> **EXERCISE BRIEF**:
Recast the part of the items that opens with the line containing "What spatial distance" and runs to the end of the items as a numbered list, one line per number. Leave out blank lines.

---- MATERIALS PROVIDED

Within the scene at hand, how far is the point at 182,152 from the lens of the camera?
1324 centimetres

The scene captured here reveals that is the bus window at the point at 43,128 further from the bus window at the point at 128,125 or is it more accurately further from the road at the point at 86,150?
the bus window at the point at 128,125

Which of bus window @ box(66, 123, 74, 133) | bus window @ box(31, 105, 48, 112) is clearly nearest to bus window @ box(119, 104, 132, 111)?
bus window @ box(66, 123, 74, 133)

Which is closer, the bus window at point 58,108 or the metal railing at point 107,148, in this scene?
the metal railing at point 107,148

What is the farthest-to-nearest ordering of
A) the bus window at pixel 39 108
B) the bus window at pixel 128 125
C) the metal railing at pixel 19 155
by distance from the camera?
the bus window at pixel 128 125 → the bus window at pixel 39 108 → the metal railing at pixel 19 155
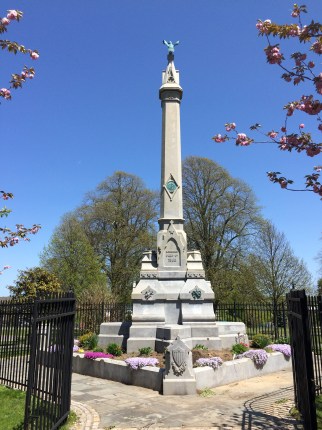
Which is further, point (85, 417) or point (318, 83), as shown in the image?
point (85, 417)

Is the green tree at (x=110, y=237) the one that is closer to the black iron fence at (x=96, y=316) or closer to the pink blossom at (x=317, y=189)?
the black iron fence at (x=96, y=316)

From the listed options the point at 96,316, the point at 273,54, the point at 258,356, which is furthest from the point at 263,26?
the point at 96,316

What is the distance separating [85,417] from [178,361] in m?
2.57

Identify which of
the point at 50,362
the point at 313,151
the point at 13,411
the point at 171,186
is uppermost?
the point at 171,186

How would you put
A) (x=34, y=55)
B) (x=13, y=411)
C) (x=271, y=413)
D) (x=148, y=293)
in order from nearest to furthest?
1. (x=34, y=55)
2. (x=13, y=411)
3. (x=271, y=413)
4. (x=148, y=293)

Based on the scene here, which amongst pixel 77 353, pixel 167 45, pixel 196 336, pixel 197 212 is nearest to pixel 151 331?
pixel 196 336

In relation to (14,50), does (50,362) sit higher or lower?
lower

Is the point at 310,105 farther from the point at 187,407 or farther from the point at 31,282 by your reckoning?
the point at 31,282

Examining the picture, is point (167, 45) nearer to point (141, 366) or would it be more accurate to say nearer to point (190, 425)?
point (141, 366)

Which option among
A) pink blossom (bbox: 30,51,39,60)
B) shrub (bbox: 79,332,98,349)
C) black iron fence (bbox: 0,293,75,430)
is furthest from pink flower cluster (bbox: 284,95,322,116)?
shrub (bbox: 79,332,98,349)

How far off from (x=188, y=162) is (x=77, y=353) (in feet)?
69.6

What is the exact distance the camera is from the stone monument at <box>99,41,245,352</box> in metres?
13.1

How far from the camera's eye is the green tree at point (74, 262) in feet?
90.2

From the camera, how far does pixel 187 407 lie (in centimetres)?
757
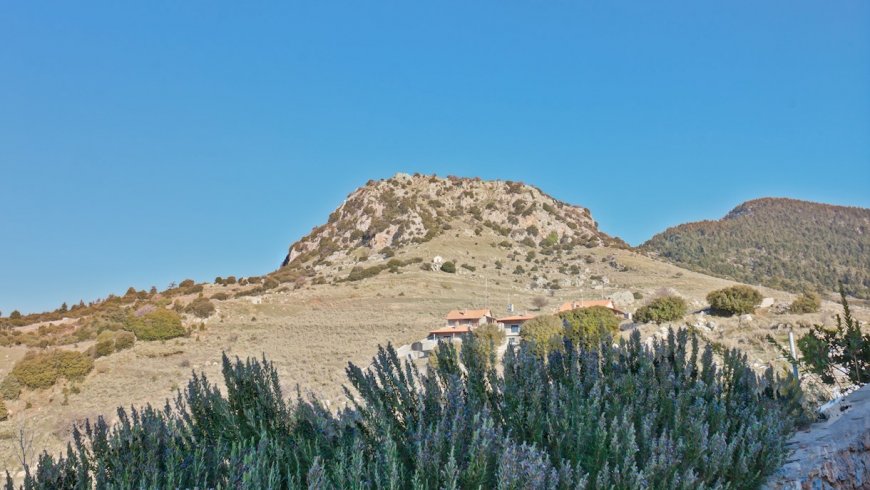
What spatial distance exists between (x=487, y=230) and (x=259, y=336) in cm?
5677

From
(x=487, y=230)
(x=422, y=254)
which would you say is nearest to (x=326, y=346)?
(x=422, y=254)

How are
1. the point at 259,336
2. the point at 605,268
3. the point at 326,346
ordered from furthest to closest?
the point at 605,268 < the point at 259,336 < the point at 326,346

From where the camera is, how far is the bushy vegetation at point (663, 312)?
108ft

--------

> **THE SOLUTION**:
1. What spatial distance exists between (x=487, y=230) and (x=259, y=336) in cm?
2. 5677
3. From
4. (x=487, y=230)
5. (x=422, y=254)
6. which would you say is nearest to (x=326, y=346)?
7. (x=422, y=254)
8. How are
9. 1. the point at 259,336
10. 2. the point at 605,268
11. 3. the point at 326,346
12. ordered from furthest to closest?
13. the point at 605,268 < the point at 259,336 < the point at 326,346
14. From where the camera is, how far is the bushy vegetation at point (663, 312)?
15. 108ft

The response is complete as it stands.